**Recorded information**.
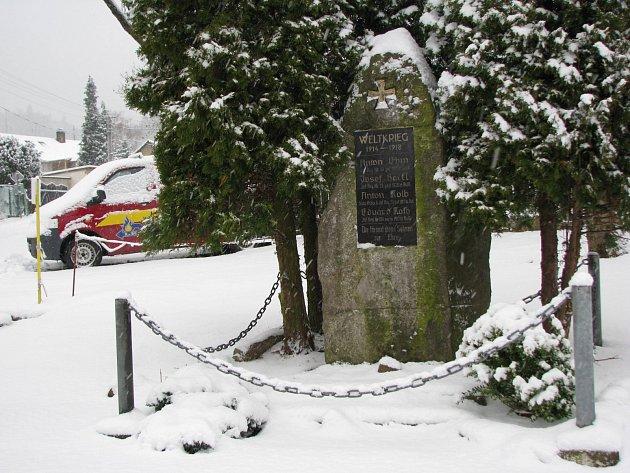 Pomník obětem 1. světové války v Březové.
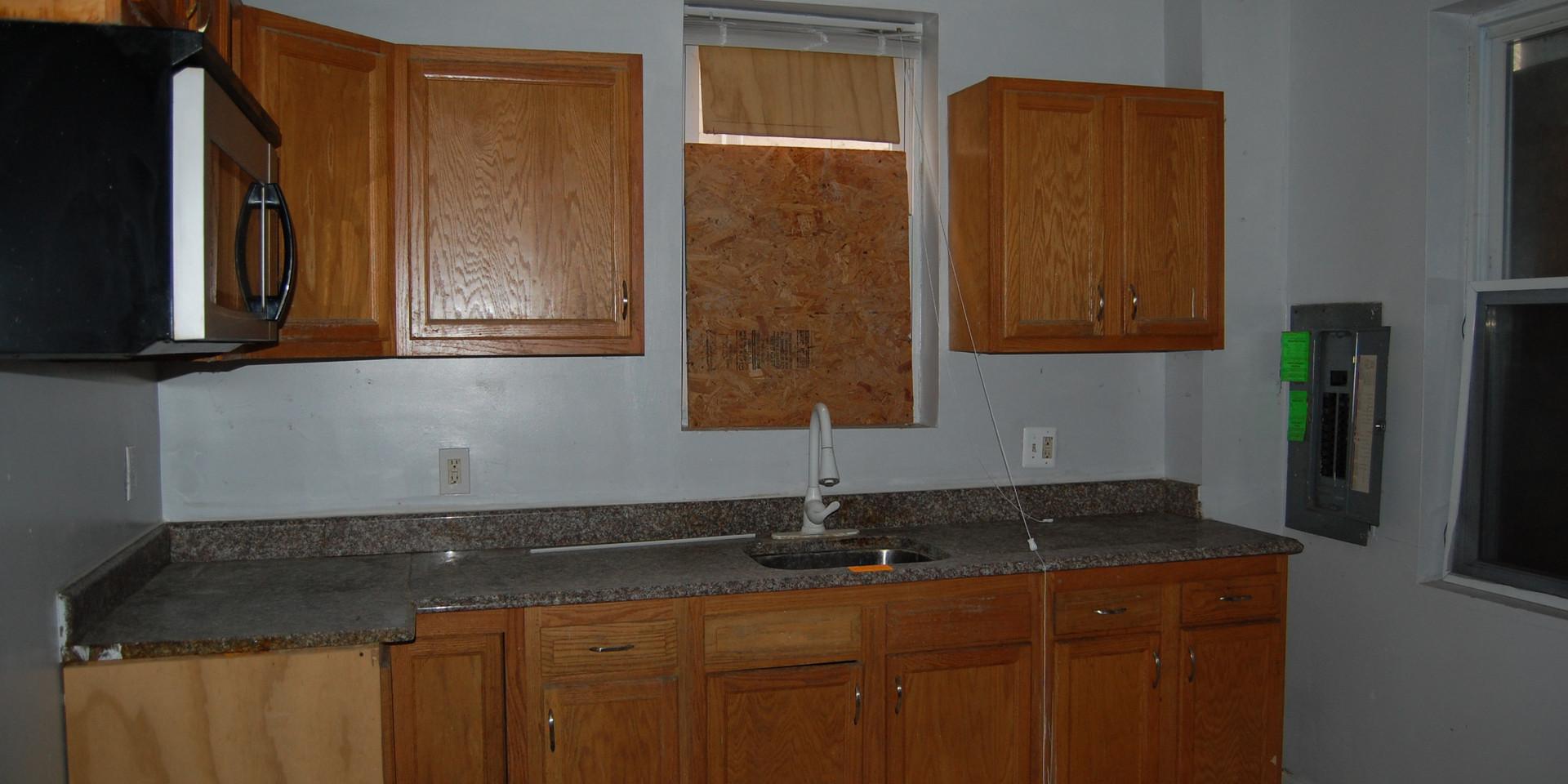 1.4 Kitchen.jpg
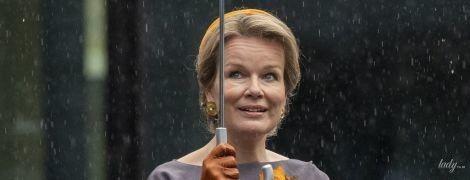 Попала под дождь в красивом платье: королева Матильда на мероприятии в Люксембурге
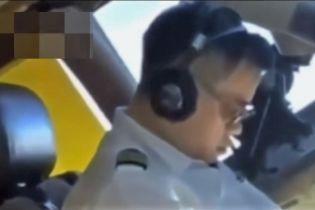 Пилот китайской авиакомпании заснял коллегу, который уснул прямо во время полета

**What you need to do**.
Return the data verbatim, leaving out the pictures it holds.

**Exercise solution**.
 Pomník obětem 1. světové války v Březové.
 1.4 Kitchen.jpg
 Попала под дождь в красивом платье: королева Матильда на мероприятии в Люксембурге
 Пилот китайской авиакомпании заснял коллегу, который уснул прямо во время полета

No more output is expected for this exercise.